TeleSensory Products realized the importance of developing a product that would allow users who are visually impaired or learning disabled to "listen to the OPAC" and other online materials provided by public libraries. TeleSensory sought out the major library vendors and asked what the company needed to do to make a product that would work in conjunction with the operating software. The answer to giving voice to the catalogs was V Voice.
V Voice works much the same as other screen-reader programs. Adjustments to the displays are executed with keystroke commands. The software comes with headphones, external speaker, and instructional manual. V Voice works with V View, a screen-enlarging product, and can be installed on the same terminal, a major plus.
This product works with many automated systems used by libraries, but not all; check with the software supplier about the compatibility. Telesensory does offer a free demonstration of the product.{8}
Manufactured by GW Micro Inc., Window-Eyes is a moderately priced screen reader that works with an extended 101 keyboard, with the number pad emulating mouse commands. The ACT Center at the University of Missouri-Columbia reviewed the product and found that it was "reliable, stable, and intelligent."{9} The commands are easy to remember and there is no need to develop complex macros (which makes learning easier for the novice), although it is possible to define 50 standard and ten Hyperactive Windows. The Hyperactive Windows will announce changes as they appear in defined regions.
The reviewers found that Window-Eyes did a good job with Netscape when using the standard Windows applications rather than the hotkeys designed to access the page and noted that this was the case wherever problems occurred.
The questions most often asked when discussing speech access to information are, "How good are speech synthesizers and how much do they cost?" Because speech synthesizers are programmed to work with a highly complex set of phonetic rules (as opposed to words), terms and personal names are often pronounced in confusing and amusing manners, for the English language does not follow standard rules of phonetics.
The price range is a wide one, with the less expensive units sounding more mechanical and the more expensive units allotting the user a choice of nine different voices. Much as a person perks up a little when he or she hears a voice reminiscent of pleasant people and times and cringes when he or she hears a voice that does the opposite, speech synthesizers are usually a matter of personal taste. The main thing to look for when choosing a synthesizer is compatibility with the screen reader, for the user will eventually get used to the voice. Note: Synthesizers are available as internal or external peripherals; institutional settings should install the synthesizer internally because there is less chance for manipulation (intentional or unintentional) and theft.
DecTalk (a product of Digital Equipment Corporation) text-to-speech utility provides the user with a wide range of predefined voices (four male, four female, and one child) who "speak" at a rate of 75 to 650 words per minute. DecTalk is programmed with an extensive set of rules to provide greater accuracy of spoken text and proper names. Additionally, there are controls for pauses, pitch, and stress, as well as allowances for homographs. Digital does interface well with most screen readers and is available in several languages. DecTalk is one of the higher-priced, high-quality synthesizers. However, it is the most widely used in the business world and is generally the easiest to understand by new users.

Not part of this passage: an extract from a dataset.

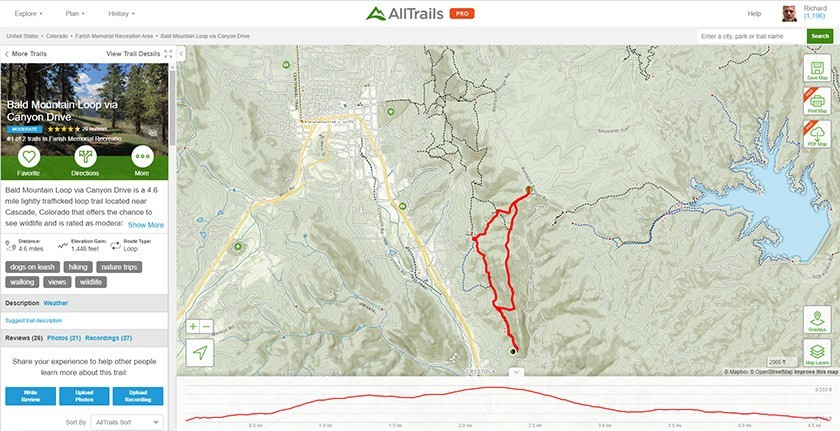 AllTrails map - Bald Mountain Loop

Artic's SynPhonix synthesizer is one of the originals in the artificial speech market. It provides the user with the ability to use hotkeys to adjust the pitch and rate of speed at which the text is spoken. Users find that the speech is crisp and the response is quick. The review keys are easy to manipulate and allow the users to spell the words they do not understand. The SynPhonix synthesizer follows an extensive set of rules to pronounce words.
HumanWare is the manufacturer of Keynote GOLD, a high-end speech synthesizer. Designed to cope with the inconsistencies of the English language, it adjusts to 16 pitch levels and a reading rate of 50 to 500 words per minute. It supports a wide variety of screen readers and enables the user to enter commands independently of the keyboard through a Touch Tablet. The Keynote GOLD offers several language options.
GW Micro's Sounding Board provides the user with a responsive, cost-effective, quality synthesizer. While the product does not offer the user so many options as other synthesizers do, it is acceptable to an audience of various users at different levels of "listening" to artificial voices.
Over the past ten years, issues surrounding the development of software to produce speech or Braille output for blind and learning disabled computer users have become very complicated. The factor contributing most to this complexity is the switch from text-based to graphics-based computer systems. As programmers of today's Windows systems attempt to make computer usage easier and easier for people watching the screen through the use of graphics or symbols, they are, at the same time, making it more and more difficult for the programmers of access systems to produce software that can accurately read the screen.
Entire books and speeches have been written concerning the problems blind people experience using the Windows interface. The use of buttons, scroll bars, wheels, and other nontextual symbols can, indeed, make it very difficult for a blind computer user to navigate through a list of choices. Likewise for the computer users with learning disabilities, trying to interpret the meanings of the items they see can be equally as difficult and aggravating. The less disciplined from these user groups may end up abandoning their treks onto the information highway out of sheer frustration.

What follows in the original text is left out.